═════ DOCUMENT PASSAGE

This is the Java code implementing the Learning to Cite framework for XML data described in the following paper:
Gianmaria Silvello, "Learning to Cite Framework: How to Automatically Construct Citations for Hierarchical Data". Journal of the Association for Information Science and Technology (JASIST), Volume 68 issue 6, pp. 1505-1524, June 2017.
The paper pre-print is publicly available here: http://www.dei.unipd.it/~silvello/papers/2016-DataCitation-JASIST-Silvello.pdf
The editor's version of the paper is available here: http://onlinelibrary.wiley.com/doi/10.1002/asi.23774/full
A presentation of this work is available here: http://www.dei.unipd.it/~silvello/presentations/2016-02-12_DataCitation_Seminar
We adopted the open-source Java-based XML DBMS BaseX 8.3.18 for realizing the “Pathfinder” and the “XML Retrieval System” components. BaseX is a state-of-the-art Java-based native XML database, which offers both in-memory and secondary-memory storage. BaseX uses compact memory structures and performs compression based on dynamic recognition of data types which, for instance, allows it to determine if a text node is a string or an integer to enable compact storage of the element. Moreover, BaseX provides effective full-text search capabilities which are exploited to perform exact and best match retrieval.

══════════

*WORK INSTRUCTION A:* From the Learning to Cite description, reproduce the passage starting at "This is the" and ending at "1505-1524, June 2017.".
*WORK INSTRUCTION B:* Check each statement against the Learning to Cite description and answer yes or no, quoting the words that decide it: (i) The paper appeared in Volume 68, issue 6 of JASIST. (ii) BaseX offers only secondary-memory storage. (iii) The framework is implemented in Python.
*WORK INSTRUCTION C:* List every web address that appears in the Learning to Cite description.

═════ DATA PROVIDED

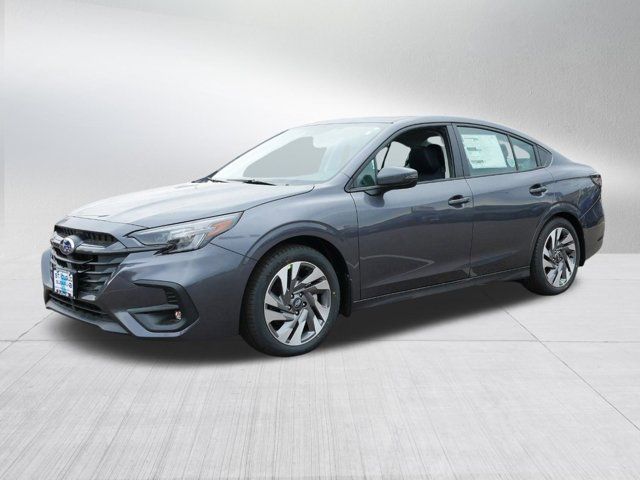 2025 Subaru Legacy Limited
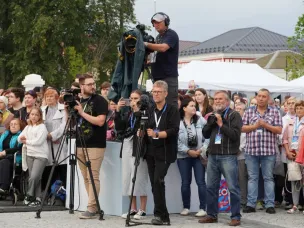 Сегодня День российской печати - главный праздник журналистов нашей страны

══════════

*ANSWER AREA A:*
This is the Java code implementing the Learning to Cite framework for XML data described in the following paper:
Gianmaria Silvello, "Learning to Cite Framework: How to Automatically Construct Citations for Hierarchical Data". Journal of the Association for Information Science and Technology (JASIST), Volume 68 issue 6, pp. 1505-1524, June 2017.

*ANSWER AREA B:*
(i) Yes: "Volume 68 issue 6"
(ii) No: "offers both in-memory and secondary-memory storage"
(iii) No: "This is the Java code implementing the Learning to Cite framework"

*ANSWER AREA C:*
http://www.dei.unipd.it/~silvello/papers/2016-DataCitation-JASIST-Silvello.pdf
http://onlinelibrary.wiley.com/doi/10.1002/asi.23774/full
http://www.dei.unipd.it/~silvello/presentations/2016-02-12_DataCitation_Seminar